Al cinema dal 12 marzo distribuito da Luce Cinecittà
Gianluca Matarrese torna a esplorare la propria famiglia, portando sullo schermo tensioni e contrasti che sono al tempo stesso universali e profondamente personali. Ne Il quieto vivere, presentato come evento speciale fuori concorso alle Giornate degli Autori di Venezia 82, il regista ci conduce in un piccolo borgo calabrese, tra le case di Contrada Viscigliette, dove le dinamiche di un condominio diventano teatro di una vera e propria epopea domestica.
La storia ruota attorno a Maria Luisa Magno, cinquantenne ribelle e infelice, e alla cognata Imma Capalbo, giovane e brillante, entrambe cugine del regista. Tra loro un rancore che attraversa generazioni: piccole provocazioni quotidiane, dispetti, denunce, diverbi sulla gestione della casa, tutto si trasforma in uno scontro verbale e simbolico che ricorda il coro della tragedia greca.
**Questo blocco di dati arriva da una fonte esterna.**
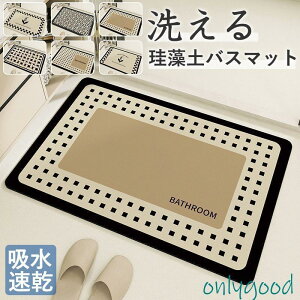 ]y oX}bg \tg _炩 􂦂 z  ]y}bg Ȃ 炩 R hJr ~ C}bg @}bg z}bgg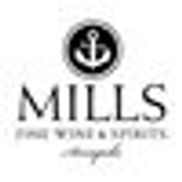Mills Fine Wine & Spirits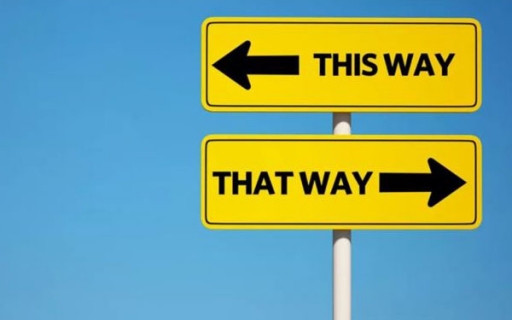 企业网站关键词排名离不开常规seo优化步骤-源码下载吧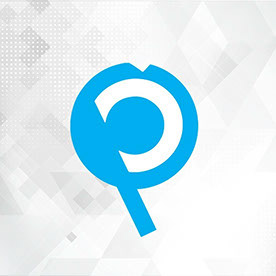 Pixel Foundry Studio in Turkey :: Behance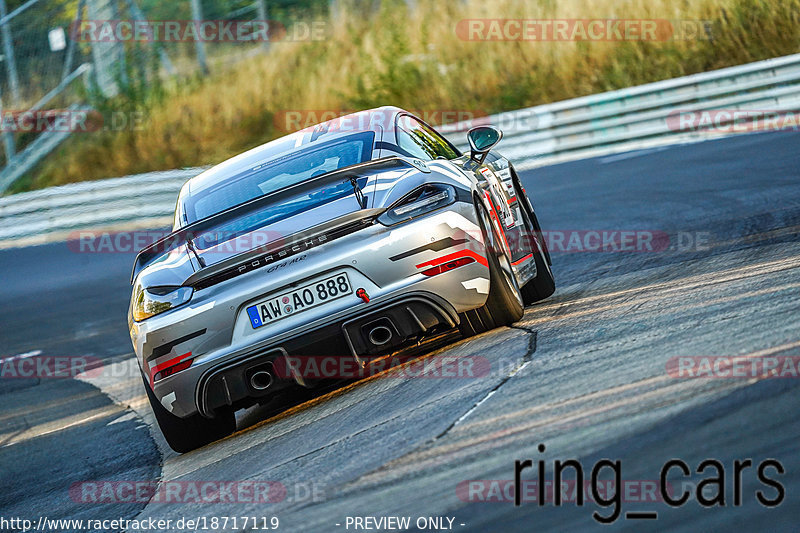 Bild #18717119 - Touristenfahrten Nürburgring Nordschleife (24.08.2022)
Le tre zie, figure mediatrici e nostalgiche, tentano senza successo di riportare armonia, conferendo al film una dimensione rituale e corale, tra preparazione dei cibi e momenti familiari che diventano spettacolo.
Matarrese costruisce una sorta di docufiction, dove la linea tra realtà e finzione è volutamente sfumata. Gli attori principali sono membri della sua famiglia, portatori della loro esperienza, capaci di trasformare ogni litigio in performance autentica. La quotidianità diventa teatro, il banale si carica di tensione: un cane che sporca il pianerottolo o una tovaglia rovinata assumono un peso drammatico sorprendente, mentre il film scivola verso un climax che sfiora il thriller, ricordando l’idea di Hitchcock secondo cui “il dramma è la vita con le parti noiose tagliate via” e che la suspense nasce dall’attesa più che dall’atto stesso.
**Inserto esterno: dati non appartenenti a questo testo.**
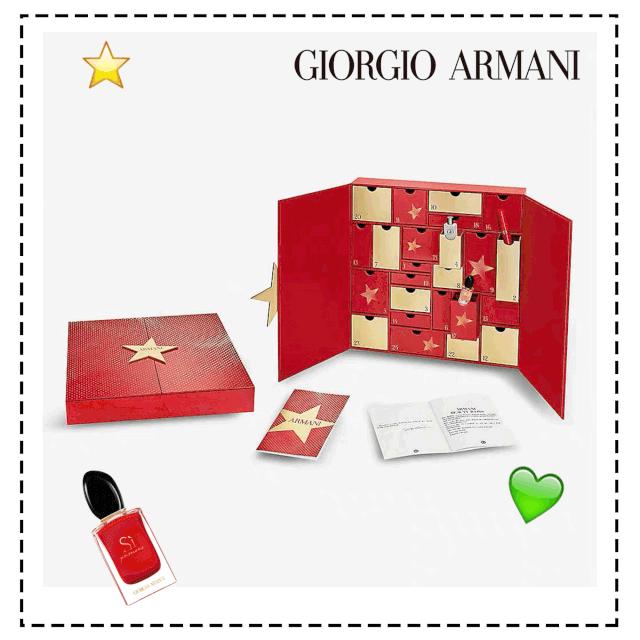 yslarmani,yslarmani姘斿灚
Il film colpisce per la sua capacità di fondere ironia e crudezza, realismo e teatralità. Ogni dettaglio, dall’abbigliamento ai gesti quotidiani, contribuisce a delineare i personaggi con precisione quasi antropologica. La colonna sonora di Cantautoma accompagna il ritmo del racconto, scandendo momenti di conflitto e di tregua con un tono quasi epico. Il titolo, Il quieto vivere, gioca con questa ambivalenza: dietro l’apparente normalità di una convivenza familiare si nascondono gelosie, rancori e tensioni latenti che trasformano ogni giorno in un campo di battaglia emotivo.
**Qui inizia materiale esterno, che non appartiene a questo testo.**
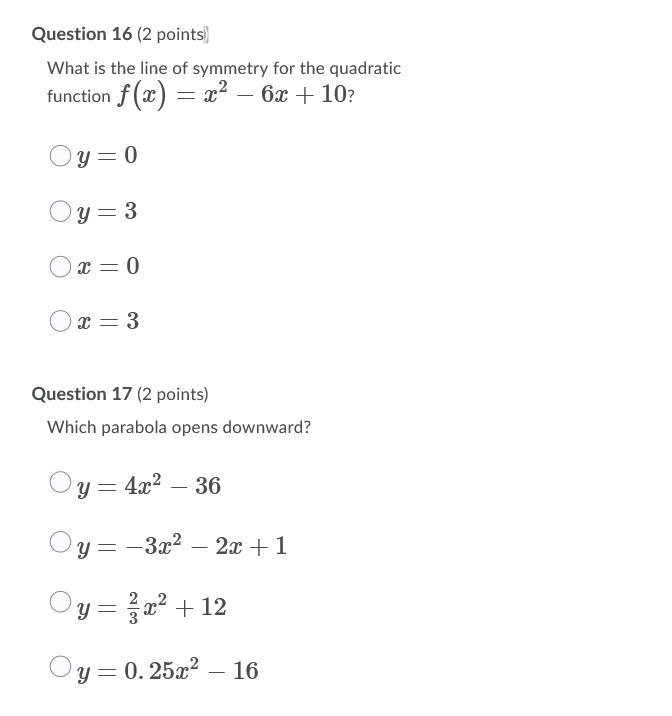 These is the numbers 16-21-example-1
In meno di novanta minuti, Matarrese costruisce un film intenso e compatto, capace di trasformare la vita quotidiana in narrazione e l’ordinario in tragedia. Il regista dimostra ancora una volta come il documentario conversazionale possa diventare teatro di famiglia, in cui il privato diventa universale e la verità, anche se filtrata dalla macchina da presa, conserva tutta la sua forza e immediatezza.
Il quieto vivere è una prova di equilibrio tra osservazione realistica e invenzione scenica: un affresco tragico e comico al tempo stesso, dove la quotidianità si eleva a mito e il cinema trasforma le tensioni domestiche in epica.